Las imágenes captadas durante la transmisión muestran al menos a cinco diputadas de ambos partidos discutiendo de manera acalorada, intercambiando codazos y manotazos, hasta llegar a forcejeos y jalones de pelo. El enfrentamiento se habría originado cuando legisladoras de Morena intentaron retirar a las panistas de la tribuna, mientras estas se resistían a abandonar el espacio.
Tras el incidente, el coordinador del grupo parlamentario del PAN, Andrés Atayde, ofreció una conferencia de prensa en la que acusó al oficialismo de recurrir a la violencia.
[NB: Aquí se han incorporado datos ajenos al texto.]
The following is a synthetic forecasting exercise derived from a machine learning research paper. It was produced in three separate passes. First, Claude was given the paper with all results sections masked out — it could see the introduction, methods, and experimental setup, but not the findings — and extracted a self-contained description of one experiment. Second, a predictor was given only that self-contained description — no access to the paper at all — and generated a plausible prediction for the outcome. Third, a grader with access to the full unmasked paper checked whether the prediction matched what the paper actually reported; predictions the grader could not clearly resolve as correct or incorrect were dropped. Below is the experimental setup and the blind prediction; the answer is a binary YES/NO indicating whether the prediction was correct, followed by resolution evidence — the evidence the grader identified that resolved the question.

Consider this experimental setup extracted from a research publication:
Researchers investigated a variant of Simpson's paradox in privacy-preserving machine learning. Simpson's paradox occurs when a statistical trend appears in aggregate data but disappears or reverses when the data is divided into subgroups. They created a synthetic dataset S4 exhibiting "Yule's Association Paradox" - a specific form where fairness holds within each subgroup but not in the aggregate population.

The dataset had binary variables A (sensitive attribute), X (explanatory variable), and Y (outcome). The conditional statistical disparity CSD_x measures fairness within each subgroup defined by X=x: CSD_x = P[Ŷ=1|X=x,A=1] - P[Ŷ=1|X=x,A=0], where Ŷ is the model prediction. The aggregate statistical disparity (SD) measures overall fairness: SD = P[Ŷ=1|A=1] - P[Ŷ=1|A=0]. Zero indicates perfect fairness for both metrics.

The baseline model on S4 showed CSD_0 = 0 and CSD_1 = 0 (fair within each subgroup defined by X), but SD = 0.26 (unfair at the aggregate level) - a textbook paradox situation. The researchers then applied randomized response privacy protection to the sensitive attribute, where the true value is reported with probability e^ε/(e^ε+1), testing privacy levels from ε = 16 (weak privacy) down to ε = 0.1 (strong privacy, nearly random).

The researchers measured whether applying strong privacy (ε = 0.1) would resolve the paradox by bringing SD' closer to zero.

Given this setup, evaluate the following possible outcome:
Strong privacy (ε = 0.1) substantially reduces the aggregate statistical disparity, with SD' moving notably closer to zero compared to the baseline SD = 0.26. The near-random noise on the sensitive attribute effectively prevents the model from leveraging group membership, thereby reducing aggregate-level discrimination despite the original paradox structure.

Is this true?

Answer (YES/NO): NO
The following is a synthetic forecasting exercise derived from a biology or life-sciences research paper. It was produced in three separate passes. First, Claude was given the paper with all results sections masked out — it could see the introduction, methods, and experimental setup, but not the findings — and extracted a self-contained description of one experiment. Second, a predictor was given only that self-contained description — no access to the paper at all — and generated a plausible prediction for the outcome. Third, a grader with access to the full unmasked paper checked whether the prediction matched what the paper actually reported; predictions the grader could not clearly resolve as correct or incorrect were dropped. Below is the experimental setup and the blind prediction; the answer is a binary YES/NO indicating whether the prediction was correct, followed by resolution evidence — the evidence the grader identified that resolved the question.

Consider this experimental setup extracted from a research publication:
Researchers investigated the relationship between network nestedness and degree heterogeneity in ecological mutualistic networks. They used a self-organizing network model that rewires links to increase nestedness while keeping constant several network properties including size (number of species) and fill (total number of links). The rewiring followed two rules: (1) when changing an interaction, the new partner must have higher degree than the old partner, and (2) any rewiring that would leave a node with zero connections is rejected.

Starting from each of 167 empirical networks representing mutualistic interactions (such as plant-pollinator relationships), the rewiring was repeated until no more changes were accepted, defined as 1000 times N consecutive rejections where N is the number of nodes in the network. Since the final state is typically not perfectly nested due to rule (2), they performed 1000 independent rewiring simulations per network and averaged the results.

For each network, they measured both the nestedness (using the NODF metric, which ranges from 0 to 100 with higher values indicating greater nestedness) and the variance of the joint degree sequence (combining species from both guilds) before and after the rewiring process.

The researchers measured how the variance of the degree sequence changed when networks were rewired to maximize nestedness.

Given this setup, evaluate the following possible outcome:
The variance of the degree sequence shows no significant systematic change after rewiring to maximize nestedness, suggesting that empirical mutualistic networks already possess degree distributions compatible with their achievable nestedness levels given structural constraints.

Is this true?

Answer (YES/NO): NO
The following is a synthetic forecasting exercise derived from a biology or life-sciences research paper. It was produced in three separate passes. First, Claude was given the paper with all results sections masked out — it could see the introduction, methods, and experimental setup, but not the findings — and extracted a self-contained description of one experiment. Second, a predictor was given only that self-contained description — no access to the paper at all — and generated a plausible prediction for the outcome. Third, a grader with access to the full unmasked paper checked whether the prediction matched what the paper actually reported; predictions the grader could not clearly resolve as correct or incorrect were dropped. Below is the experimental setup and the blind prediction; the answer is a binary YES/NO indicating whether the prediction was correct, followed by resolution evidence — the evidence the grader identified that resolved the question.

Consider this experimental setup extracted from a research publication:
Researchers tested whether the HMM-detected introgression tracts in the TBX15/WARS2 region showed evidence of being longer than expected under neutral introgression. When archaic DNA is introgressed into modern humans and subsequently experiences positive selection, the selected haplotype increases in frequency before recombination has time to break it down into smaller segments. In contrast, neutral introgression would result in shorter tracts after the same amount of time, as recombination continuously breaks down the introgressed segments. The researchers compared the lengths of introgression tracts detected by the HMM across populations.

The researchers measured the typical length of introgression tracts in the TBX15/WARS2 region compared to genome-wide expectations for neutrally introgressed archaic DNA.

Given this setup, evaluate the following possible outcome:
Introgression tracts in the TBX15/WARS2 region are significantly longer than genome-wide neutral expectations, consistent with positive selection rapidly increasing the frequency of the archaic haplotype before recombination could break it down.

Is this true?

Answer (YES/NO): YES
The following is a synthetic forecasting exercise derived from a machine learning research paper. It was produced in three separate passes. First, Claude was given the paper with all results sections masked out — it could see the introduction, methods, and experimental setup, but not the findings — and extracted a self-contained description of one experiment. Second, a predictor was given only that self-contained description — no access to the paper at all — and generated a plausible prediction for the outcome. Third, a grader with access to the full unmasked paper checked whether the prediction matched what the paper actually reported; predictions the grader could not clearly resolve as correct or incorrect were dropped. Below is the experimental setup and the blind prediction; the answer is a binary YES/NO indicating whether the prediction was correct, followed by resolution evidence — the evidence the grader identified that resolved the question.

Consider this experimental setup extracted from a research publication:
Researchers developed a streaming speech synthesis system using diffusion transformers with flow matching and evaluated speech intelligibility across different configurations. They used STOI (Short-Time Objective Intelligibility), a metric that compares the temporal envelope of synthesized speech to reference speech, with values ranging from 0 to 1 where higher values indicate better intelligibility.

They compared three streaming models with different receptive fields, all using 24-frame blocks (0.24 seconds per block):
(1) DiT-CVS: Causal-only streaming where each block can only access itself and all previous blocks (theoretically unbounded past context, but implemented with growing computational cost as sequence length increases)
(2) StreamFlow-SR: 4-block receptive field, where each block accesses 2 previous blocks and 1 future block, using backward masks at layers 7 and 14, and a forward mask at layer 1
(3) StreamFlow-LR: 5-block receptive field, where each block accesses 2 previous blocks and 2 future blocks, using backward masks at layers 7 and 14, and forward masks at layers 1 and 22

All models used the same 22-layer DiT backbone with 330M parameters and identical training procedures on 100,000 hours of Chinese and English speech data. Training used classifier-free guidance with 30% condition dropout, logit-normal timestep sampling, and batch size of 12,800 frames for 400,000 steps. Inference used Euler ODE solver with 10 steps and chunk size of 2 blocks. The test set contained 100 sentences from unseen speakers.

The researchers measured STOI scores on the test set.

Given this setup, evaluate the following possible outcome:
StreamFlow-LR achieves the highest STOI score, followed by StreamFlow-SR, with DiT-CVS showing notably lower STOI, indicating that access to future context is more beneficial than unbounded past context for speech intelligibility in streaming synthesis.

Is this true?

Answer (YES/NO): NO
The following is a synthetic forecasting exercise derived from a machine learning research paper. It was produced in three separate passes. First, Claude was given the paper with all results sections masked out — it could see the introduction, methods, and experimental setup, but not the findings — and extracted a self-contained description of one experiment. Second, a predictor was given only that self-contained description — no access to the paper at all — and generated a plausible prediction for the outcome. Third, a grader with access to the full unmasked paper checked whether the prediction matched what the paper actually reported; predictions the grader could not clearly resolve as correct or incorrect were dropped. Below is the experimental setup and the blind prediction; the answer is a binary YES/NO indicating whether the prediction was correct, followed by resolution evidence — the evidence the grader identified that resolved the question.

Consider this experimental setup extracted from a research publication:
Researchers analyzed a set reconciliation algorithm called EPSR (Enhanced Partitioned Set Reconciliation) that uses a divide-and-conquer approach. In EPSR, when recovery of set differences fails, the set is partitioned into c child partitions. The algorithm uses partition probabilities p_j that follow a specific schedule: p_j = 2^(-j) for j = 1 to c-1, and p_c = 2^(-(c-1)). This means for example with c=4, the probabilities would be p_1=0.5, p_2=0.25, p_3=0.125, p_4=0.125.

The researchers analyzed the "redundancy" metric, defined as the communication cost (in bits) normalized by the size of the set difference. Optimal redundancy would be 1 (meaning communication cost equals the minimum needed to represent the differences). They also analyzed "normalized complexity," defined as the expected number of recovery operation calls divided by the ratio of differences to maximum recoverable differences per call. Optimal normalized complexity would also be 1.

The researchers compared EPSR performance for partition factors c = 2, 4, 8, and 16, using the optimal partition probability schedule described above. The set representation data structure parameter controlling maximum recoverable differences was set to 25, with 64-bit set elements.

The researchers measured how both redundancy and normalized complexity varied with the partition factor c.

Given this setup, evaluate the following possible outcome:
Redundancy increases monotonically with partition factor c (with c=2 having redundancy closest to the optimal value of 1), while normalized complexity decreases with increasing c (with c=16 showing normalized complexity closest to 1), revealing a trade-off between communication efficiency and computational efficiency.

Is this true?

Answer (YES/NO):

Aseguró que la toma de tribuna fue realizada de forma pacífica y que la reacción del bloque mayoritario y sus aliados fue intentar recuperar la mesa directiva mediante el uso de la fuerza.
Durante la trifulca, otros legisladores intervinieron para tratar de separar a las diputadas y calmar los ánimos, mientras en el pleno se vivía un ambiente de desorden y desconcierto. Algunos asistentes observaron la escena sin intervenir, e incluso varios grabaron el momento con sus teléfonos móviles, entre risas y gestos de sorpresa.
La diputada panista Daniela Álvarez, una de las protagonistas del enfrentamiento, calificó lo ocurrido como un hecho lamentable y criticó duramente al grupo mayoritario. A su juicio, el episodio refleja la forma en que se conduce el bloque que actualmente gobierna la capital mexicana.
Luego del enfrentamiento, los legisladores del PAN decidieron abandonar el recinto parlamentario. Posteriormente, la bancada de Morena aprobó reanudar el debate sin la presencia del partido opositor, según se informó a través de las redes sociales del Congreso de la Ciudad de México.
Desde el oficialismo, el vocero parlamentario de Morena, Paulo García, rechazó las acusaciones y sostuvo que es la oposición la que ha recurrido de manera sistemática a la confrontación. Afirmó que estos hechos responden a la falta de argumentos y de disposición para dar el debate político dentro del marco institucional.
El incidente ha generado una ola de reacciones en la opinión pública y reavivó el debate sobre el nivel del diálogo político y la conducta de los representantes populares en los espacios legislativos de México.